[Start of Attachment]

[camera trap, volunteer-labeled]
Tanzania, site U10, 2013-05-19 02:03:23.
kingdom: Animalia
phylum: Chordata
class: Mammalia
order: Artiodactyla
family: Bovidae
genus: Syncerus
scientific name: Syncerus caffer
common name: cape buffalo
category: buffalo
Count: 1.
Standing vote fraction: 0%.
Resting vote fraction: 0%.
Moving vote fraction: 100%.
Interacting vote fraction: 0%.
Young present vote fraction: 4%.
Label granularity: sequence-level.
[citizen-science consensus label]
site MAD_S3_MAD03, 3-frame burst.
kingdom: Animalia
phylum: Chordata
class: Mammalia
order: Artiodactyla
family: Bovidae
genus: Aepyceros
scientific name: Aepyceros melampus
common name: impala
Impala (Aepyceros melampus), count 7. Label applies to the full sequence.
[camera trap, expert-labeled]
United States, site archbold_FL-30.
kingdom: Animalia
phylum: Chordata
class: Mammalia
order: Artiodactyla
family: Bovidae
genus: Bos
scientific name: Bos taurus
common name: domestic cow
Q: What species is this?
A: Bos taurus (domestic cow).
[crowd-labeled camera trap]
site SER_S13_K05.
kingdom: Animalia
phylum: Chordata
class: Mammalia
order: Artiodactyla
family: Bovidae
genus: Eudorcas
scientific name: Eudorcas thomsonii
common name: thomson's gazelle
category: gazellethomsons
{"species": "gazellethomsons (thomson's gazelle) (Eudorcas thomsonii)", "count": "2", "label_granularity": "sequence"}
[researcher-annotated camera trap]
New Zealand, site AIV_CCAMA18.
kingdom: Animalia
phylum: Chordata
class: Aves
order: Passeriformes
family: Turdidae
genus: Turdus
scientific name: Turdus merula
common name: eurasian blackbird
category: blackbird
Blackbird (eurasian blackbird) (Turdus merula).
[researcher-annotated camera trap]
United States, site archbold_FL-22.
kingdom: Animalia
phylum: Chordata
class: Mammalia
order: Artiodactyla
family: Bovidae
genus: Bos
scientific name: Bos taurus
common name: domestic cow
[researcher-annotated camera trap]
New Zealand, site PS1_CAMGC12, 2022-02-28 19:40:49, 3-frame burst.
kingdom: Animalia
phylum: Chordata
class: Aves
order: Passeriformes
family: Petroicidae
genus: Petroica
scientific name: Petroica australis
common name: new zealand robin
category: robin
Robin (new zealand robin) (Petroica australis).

[End of Attachment]

WORK ORDER = Reproduce only the lines running from the one that contains "scientific name: Eudorcas thomsonii" to the last line of the records.

REPLY =
scientific name: Eudorcas thomsonii
common name: thomson's gazelle
category: gazellethomsons
{"species": "gazellethomsons (thomson's gazelle) (Eudorcas thomsonii)", "count": "2", "label_granularity": "sequence"}
[researcher-annotated camera trap]
New Zealand, site AIV_CCAMA18.
kingdom: Animalia
phylum: Chordata
class: Aves
order: Passeriformes
family: Turdidae
genus: Turdus
scientific name: Turdus merula
common name: eurasian blackbird
category: blackbird
Blackbird (eurasian blackbird) (Turdus merula).
[researcher-annotated camera trap]
United States, site archbold_FL-22.
kingdom: Animalia
phylum: Chordata
class: Mammalia
order: Artiodactyla
family: Bovidae
genus: Bos
scientific name: Bos taurus
common name: domestic cow
[researcher-annotated camera trap]
New Zealand, site PS1_CAMGC12, 2022-02-28 19:40:49, 3-frame burst.
kingdom: Animalia
phylum: Chordata
class: Aves
order: Passeriformes
family: Petroicidae
genus: Petroica
scientific name: Petroica australis
common name: new zealand robin
category: robin
Robin (new zealand robin) (Petroica australis).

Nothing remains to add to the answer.